• DIRECTIVE
Take the entries that follow and return only the lines from the one with "Looking at the" through the final line, leaving every picture behind.

• PROVIDED INFORMATION
══════════

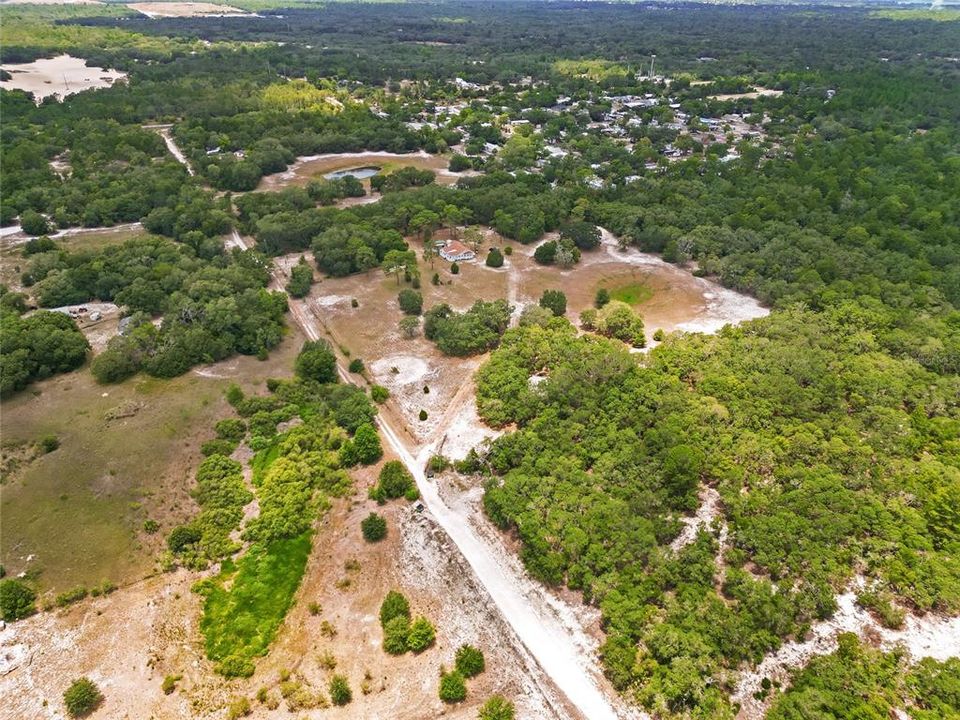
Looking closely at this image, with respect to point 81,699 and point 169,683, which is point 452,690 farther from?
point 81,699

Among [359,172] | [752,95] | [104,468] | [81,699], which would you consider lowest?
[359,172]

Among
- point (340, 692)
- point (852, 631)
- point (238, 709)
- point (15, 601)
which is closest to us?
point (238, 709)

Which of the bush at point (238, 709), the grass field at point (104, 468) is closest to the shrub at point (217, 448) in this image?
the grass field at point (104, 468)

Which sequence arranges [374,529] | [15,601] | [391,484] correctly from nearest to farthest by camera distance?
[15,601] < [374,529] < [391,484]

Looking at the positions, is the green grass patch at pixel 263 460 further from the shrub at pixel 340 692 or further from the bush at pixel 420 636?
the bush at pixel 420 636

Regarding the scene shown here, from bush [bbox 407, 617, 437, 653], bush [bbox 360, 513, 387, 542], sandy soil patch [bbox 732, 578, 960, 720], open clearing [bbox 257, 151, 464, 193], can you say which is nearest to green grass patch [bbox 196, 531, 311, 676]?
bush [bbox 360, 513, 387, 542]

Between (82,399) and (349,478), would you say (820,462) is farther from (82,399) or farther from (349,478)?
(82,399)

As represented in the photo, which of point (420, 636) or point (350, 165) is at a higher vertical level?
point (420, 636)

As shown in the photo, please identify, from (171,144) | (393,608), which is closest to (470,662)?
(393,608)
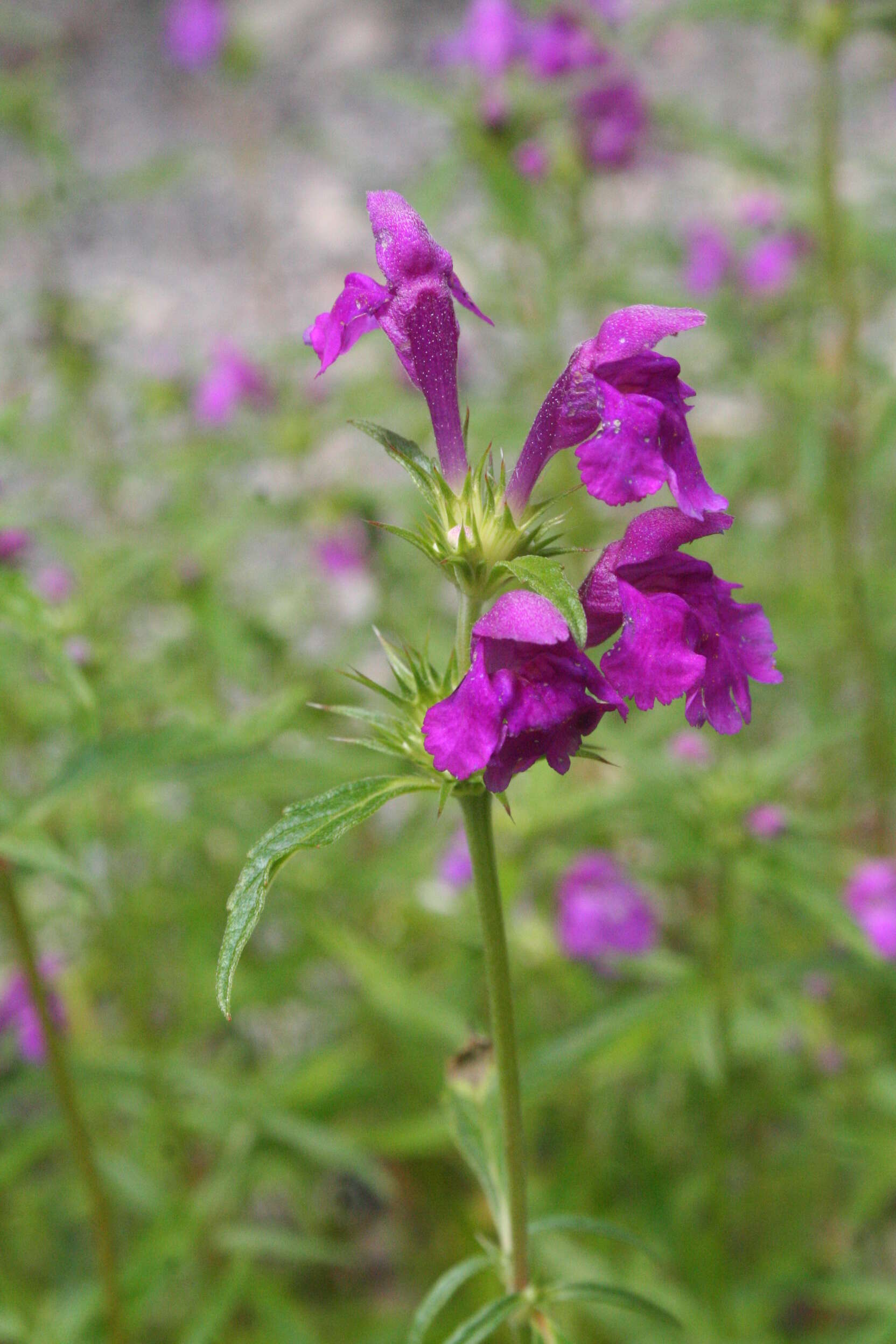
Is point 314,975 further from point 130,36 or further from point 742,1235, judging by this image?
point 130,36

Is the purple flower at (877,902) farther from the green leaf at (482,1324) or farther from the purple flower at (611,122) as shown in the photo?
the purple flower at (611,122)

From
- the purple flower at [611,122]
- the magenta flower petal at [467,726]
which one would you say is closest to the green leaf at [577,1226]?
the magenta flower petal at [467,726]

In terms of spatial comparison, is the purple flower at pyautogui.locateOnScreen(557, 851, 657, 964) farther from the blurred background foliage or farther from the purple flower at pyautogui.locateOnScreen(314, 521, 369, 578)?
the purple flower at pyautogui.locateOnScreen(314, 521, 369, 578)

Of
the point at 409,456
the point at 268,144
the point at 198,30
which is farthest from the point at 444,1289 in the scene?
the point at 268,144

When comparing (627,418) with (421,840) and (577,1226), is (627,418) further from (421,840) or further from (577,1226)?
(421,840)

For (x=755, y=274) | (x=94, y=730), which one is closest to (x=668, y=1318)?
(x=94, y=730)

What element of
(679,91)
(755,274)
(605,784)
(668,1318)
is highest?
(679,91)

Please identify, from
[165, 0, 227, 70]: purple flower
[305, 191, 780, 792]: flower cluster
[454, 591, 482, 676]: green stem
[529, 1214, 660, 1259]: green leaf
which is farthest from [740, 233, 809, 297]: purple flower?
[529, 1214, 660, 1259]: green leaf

══════════

• SOLUTION FOR THIS EXERCISE
Looking at the positions, is the green grass patch at pixel 263 460 further from the shrub at pixel 340 692 or further from the bush at pixel 420 636?
the bush at pixel 420 636

Regarding the scene shown here, from bush [bbox 407, 617, 437, 653], bush [bbox 360, 513, 387, 542], sandy soil patch [bbox 732, 578, 960, 720], open clearing [bbox 257, 151, 464, 193], can you say which is nearest to green grass patch [bbox 196, 531, 311, 676]?
bush [bbox 360, 513, 387, 542]

Between (82,399) and (349,478), would you say (820,462) is farther from (82,399) or farther from (349,478)?
(82,399)

As represented in the photo, which of point (420, 636) or point (350, 165) is at a higher vertical level?
point (420, 636)

As shown in the photo, please identify, from (171,144) | (393,608), which is closest to (470,662)?
(393,608)
Is point 314,975 further from point 130,36 or further from point 742,1235, judging by this image?
point 130,36

Is the purple flower at (877,902) farther from the green leaf at (482,1324) or farther from the purple flower at (611,122) as shown in the photo?
the purple flower at (611,122)

From
- the purple flower at [611,122]
- the magenta flower petal at [467,726]
which one would you say is closest to the green leaf at [577,1226]?
the magenta flower petal at [467,726]

In terms of spatial comparison, is the purple flower at pyautogui.locateOnScreen(557, 851, 657, 964) farther from the blurred background foliage or farther from the purple flower at pyautogui.locateOnScreen(314, 521, 369, 578)?
the purple flower at pyautogui.locateOnScreen(314, 521, 369, 578)

Of
the point at 409,456
the point at 268,144
the point at 198,30
which is farthest from the point at 444,1289 in the scene?
the point at 268,144

When comparing (627,418) with (421,840) and (577,1226), is (627,418) further from (421,840) or further from (577,1226)?
(421,840)

For (x=755, y=274) | (x=94, y=730), which one is closest to (x=668, y=1318)?
(x=94, y=730)

What element of
(679,91)
(755,274)
(605,784)
(668,1318)
is highest?
(679,91)

Please identify, from
[165, 0, 227, 70]: purple flower
[305, 191, 780, 792]: flower cluster
[454, 591, 482, 676]: green stem
[529, 1214, 660, 1259]: green leaf
which is farthest from [740, 233, 809, 297]: purple flower?
[529, 1214, 660, 1259]: green leaf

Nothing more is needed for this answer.